Texto
NUEVA YORK.- El Museo Picasso de París, hogar de un vasto acervo de obras maestras del artista homónimo, ofrece una remera marinera a rayas que permite adoptar el look del gran pintor cubista por apenas 70 dólares.
En el portal web del Museo Hirshhorn de Washington pueden comprarse las zapatillas de taco alto con el patrón de “red infinita” que caracteriza la obra del Yayoi Kusama, estrella del arte japonés a los 93 años. Las zapatillas cuestan 360 dólares, y el Hirshhorn lleva 44 pares vendidos.
La tienda de regalos del Museo Whitney de Nueva York exhibe un sombrero de 118 dólares, copia casi perfecta del sombrero de fieltro que usa Edward Hopper en uno de sus más famosos autorretratos y que es propiedad del museo.
Si los visitantes están dispuestos a gastar esa cantidad de dinero para vestirse como su artista favorito, es porque los aficionados al arte encuentran tanta inspiración en la personalidad de los creadores como en sus obras.
Jennifer Heslin, directora de operaciones minoristas del Museo Whitney, se dedica desde hace 25 años al marketing en museos y dice advertir un creciente interés de los visitantes por productos como el sombrero Hopper, que les brindan “una conexión con ese impulso creativo que tienen los grandes artistas que son su modelo a seguir”.

Tarea por realizar
Indique si cada afirmación concuerda con el texto y responda sí o no, citando literalmente las palabras del texto que lo determinan. (a) La remera marinera del Museo Picasso de París cuesta 70 dólares. (b) El sombrero que vende el Museo Whitney cuesta 360 dólares. (c) Jennifer Heslin lleva 25 años dedicada al marketing en museos.

Líneas de datos

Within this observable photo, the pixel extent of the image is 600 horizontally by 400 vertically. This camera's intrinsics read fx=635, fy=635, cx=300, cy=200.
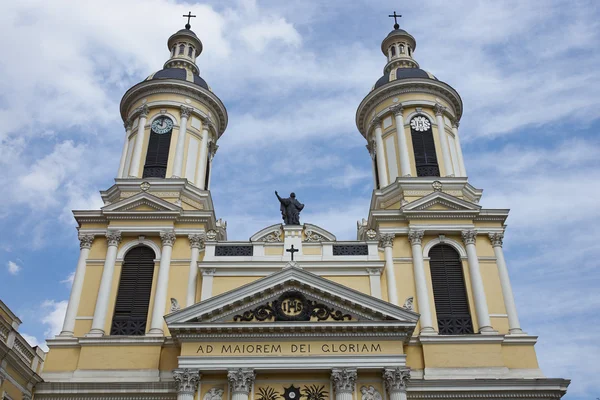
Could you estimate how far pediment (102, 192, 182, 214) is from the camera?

Respuesta
(a) Sí: "por apenas 70 dólares".
(b) No: "exhibe un sombrero de 118 dólares".
(c) Sí: "se dedica desde hace 25 años al marketing en museos".